Brief an Herrn Lerch

Hallo Herr Lerch, 

Wir sind die Gruppe von Menschen, welche das Haus Frantelilo am Basteiplatz, welches der Ihnen unterstehenden Castello AG gehört, am 24.08. zeitweise besetzt hatte. 

Wir melden uns bei Ihnen auf diesem Weg, da Sie sich der Gespräche mit uns bisher verweigert haben. Nach wie vor haben wir großes Interesse daran, mit Ihnen über eine mögliche Zwischennutzung des Gebäudes zu verhandeln. Wir finden es nach wie vor schade, dass die alte Villa seit Jahren leer steht. 

Um ganz offen zu sein, befremdet uns das Verhalten, was Sie nach unserem selbstständigen Verlassen des Hauses im August an den Tag legen. Wir möchten dies gern begründen: Am Tag der Besetzung behaupteten Sie, dass Sie in den Räumlichkeiten am Basteiplatz gern ein Betreutes Wohnen einrichten möchten. Ihrer Aussage nach wäre dies jedoch nicht möglich, da die Stadt sich dem verweigere. Dies stellte sich im Nachhinein als falsch heraus, da der Sozialbürgermeisterin der Stadt bis heute keine konkrete Anfrage zu dem Gebäude vorliegt. Auch sicherten Sie zu, dass beim selbstständigen Verlassen des Gebäudes durch die Aktivist*innen von einer Anzeige absehen würden. Wie wir jedoch aus der Presse erfahren mussten, entsprach auch dies nicht der Wahrheit. Besonders verwundert uns, dass wir für den entstandenen Sachschaden aufkommen sollen, obwohl wir Ihnen vor Ort schon mitteilten, dass dieser durch den Polizeieinsatz entstand – partiell sogar in Teilen des Gebäudes, die wir nicht einmal betreten haben. Wir haben während unserer Zeit im Haus darauf geachtet, die denkmalgeschützte Bausubstanz nicht zu beschädigen. Es versteht sich von selbst, dass wir daher auf Ihre Forderung, erst für den entstandenen Sachschaden aufzukommen bevor wir in Verhandlungen treten können, weder eingehen können, noch eingehen wollen. 

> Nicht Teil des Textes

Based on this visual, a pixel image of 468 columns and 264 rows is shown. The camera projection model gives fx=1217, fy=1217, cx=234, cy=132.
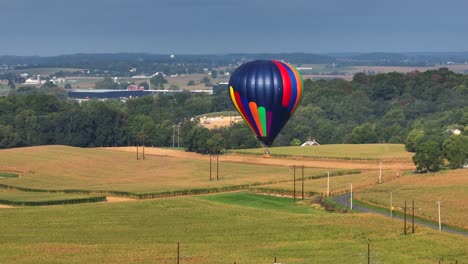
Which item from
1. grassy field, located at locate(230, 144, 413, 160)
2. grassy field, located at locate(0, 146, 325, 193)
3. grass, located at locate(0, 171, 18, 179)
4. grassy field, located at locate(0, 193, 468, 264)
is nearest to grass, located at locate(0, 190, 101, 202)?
grassy field, located at locate(0, 146, 325, 193)

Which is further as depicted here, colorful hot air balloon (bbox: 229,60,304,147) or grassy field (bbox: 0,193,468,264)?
colorful hot air balloon (bbox: 229,60,304,147)

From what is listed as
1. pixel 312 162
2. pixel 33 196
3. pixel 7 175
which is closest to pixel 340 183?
pixel 312 162

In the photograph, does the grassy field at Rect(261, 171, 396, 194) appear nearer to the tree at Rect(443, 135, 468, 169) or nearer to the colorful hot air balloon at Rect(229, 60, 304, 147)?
the tree at Rect(443, 135, 468, 169)

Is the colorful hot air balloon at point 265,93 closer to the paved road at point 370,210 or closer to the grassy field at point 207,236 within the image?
the grassy field at point 207,236

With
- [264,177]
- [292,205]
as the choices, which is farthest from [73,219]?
[264,177]

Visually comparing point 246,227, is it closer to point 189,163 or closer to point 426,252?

Dieses Verhalten Ihrerseits stimmt uns nicht sehr optimistisch, dass Sie daran interessiert sind, zu einer konstruktiven Lösung des Leerstandsproblems am Basteiplatzes 3 zu kommen. Sollte dieser Eindruck jedoch falsch und Sie doch an einer sinnvollen Nutzung der Villa interessiert sein, stehen wir Verhandlungen über eine Zwischennutzung nach wie vor offen gegenüber. Wenn dies der Fall ist , freuen wir uns auf Ihre Antwort und die Gespräche.